穀雨(こくう) 4月20日頃 百穀を潤す春の雨が降る時期。この雨が田畑を潤し、種まきの好機となります。

この時期、ふと雨が続くと「菜種梅雨(なたねづゆ)」、急に冷え込むと「花冷え(はなびえ)」といった言葉が使われます。こうした言葉を時候の挨拶に添えるだけで、相手に季節を慈しむ心が伝わります。

4月の祝日「昭和の日」の変遷とその他の記念日

4月29日は「昭和の日」です。この日の名称は時代とともに変遷してきました。

  • 天皇誕生日: 昭和天皇の誕生日として。
  • みどりの日: 1989年(平成元年)から。自然を慈しんだ昭和天皇にちなんで。
  • 昭和の日: 2007年(平成19年)から。「激動の日々を経て、復興を遂げた昭和の時代を顧み、国の将来に思いをいたす」日として制定。

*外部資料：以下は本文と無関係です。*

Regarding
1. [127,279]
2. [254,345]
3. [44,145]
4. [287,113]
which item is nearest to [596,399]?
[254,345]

また、4月1日の「エイプリルフール」や、4月23日の「子ども読書の日」など、現代的な記念日も生活に馴染んでいます。

実用ガイド:手紙や挨拶で使える4月の季語と旬の食材

仕事のメールや手紙で使える、4月のエッセンスをまとめました。

時候の挨拶

  • 上旬: 陽春の候、花の便りが聞かれる頃となりました。
  • 中旬: 春たけなわの折、皆様いかがお過ごしでしょうか。
  • 下旬: 穀雨の候、若葉の緑が目にまぶしい季節となりました。

4月の旬を味わう

食卓に季節を取り入れるなら、以下の食材がおすすめです。

  • 野菜: たけのこ、アスパラガス、菜の花
  • 魚介: サワラ(鰆)、タイ(鯛)、メバル

特に「たけのこ」は、この時期ならではの香りと食感が楽しめます。家族で「春の味だね」と言い合いながら囲む食卓は、何よりの贅沢かもしれません。

まとめ:4月の行事を通じて、心豊かな新生活を

「お花見」以外にも、4月にはこれほど豊かな行事やしきたりがあります。

卯月の由来を知り、花祭りの甘茶に思いを馳せ、二十四節気の雨に季節の進みを感じる。こうした小さな気づきが、忙しい毎日に「心のゆとり」と「教養」という彩りを与えてくれます。

まずはカレンダーに、4月8日の「花祭り」や20日の「穀雨」を書き込んでみませんか? 季節の行事を一つでも暮らしに取り入れることで、新しい1ヶ月がより愛おしいものになるはずです。